From www.castlebar.ie

MHAS Website
Curious Discoveries
By N'ON
Jul 20, 2006, 18:20

Further to the posting of June 22nd 2006 re. Boyd’s Island and logboats (dug-out canoes) on Lough Lannagh, I am indebted to Ivor Hamrock, Mayo County Library, for pointing out to me a short article “Curious Discoveries” published in the Connaught Telegraph of May 26th 1852, some of which I now quote. ‘Within the last few days some of the labourers in the employment of the Board Of Works on the drainage of Lough Lanack (sic), discovered in the bed of the lough near Rahins, a number of broad, low decanters somewhat in the shape of water-crofts, one of which was shown to us, the exterior coated with copper and tin …’

(The term ‘water-croft’ is not in general use today, ‘croft’ is a corruption of the word ‘carafe’ which means a glass container with a wide cylindrical base, a narrow neck, and a flared open top, used to serve liquids, especially wine or water at table).

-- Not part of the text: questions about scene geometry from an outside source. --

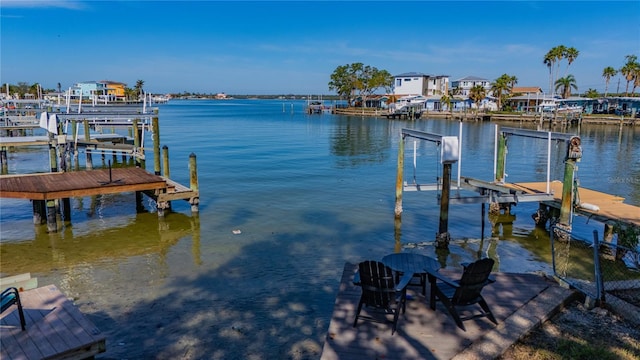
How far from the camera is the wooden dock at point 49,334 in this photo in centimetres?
627

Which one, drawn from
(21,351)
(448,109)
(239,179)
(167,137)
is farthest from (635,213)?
(448,109)

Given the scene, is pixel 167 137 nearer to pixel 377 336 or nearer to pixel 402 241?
pixel 402 241

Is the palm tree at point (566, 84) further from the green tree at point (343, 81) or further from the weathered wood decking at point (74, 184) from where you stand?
the weathered wood decking at point (74, 184)

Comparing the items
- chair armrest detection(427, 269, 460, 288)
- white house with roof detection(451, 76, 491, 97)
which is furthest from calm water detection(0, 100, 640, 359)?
white house with roof detection(451, 76, 491, 97)

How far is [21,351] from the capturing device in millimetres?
6230

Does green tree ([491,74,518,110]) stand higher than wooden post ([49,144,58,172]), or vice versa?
green tree ([491,74,518,110])

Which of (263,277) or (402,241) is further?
(402,241)

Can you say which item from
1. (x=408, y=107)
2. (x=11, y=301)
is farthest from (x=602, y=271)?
(x=408, y=107)

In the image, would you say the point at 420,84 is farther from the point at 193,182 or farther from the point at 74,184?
the point at 74,184

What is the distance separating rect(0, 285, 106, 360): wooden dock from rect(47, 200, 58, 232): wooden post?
27.2ft

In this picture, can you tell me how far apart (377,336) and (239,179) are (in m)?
19.6

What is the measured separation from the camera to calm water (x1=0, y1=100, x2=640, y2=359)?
8.80m

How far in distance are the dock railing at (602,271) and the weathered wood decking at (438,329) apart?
19.7 inches

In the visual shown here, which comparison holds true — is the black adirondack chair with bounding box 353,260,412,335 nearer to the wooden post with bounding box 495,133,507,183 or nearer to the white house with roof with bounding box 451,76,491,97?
the wooden post with bounding box 495,133,507,183
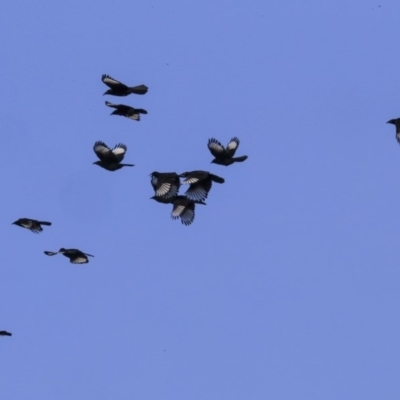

The article went on to mention some dug-out canoes which had also been discovered; “We allude to numerous ancient-constructed canoes, whole and skeletons of some, found sunk in the bed of the lake. One of those canoes, now lying on terra firma measures seventeen feet long by about four feet across. They all appear to be hollowed out of huge blocks of black oak wood. In one of these nautical skiffs of ancients days, was found a number of bones, supposed to be human bones. In another was found part of an oar, the boss much broader than those used in our day. From their position round the islands known here by the name of Boyd’s Islands, leads to the supposition that those islands were used as the haunts of freebooters, or perhaps the resort or refuge of some religious order in olden times. Whoever they were they must have formed a large company, if we may judge by the number of sunken canoes now being exposed to view by the drainage of the lake, beneath whose waters they must have lain for some centuries. These relics of former ages are hourly visited by many persons from the town and neighbourhood. Hunters for hidden treasure are also busy at work in the borders of the islands, but as yet, beyond finding one silver spoon and two pieces of silver coin, nothing but numerous beds of bones have been found, and these are being taken away to be manufactured into bone dust.”

Bone dust, I think, is called bone meal today; and for centuries bones, animal or human, were collected and processed, and used as fertiliser. It is said that a man from Scotland took Grace O’Malley’s skull from Clare Island and turned it into bone dust.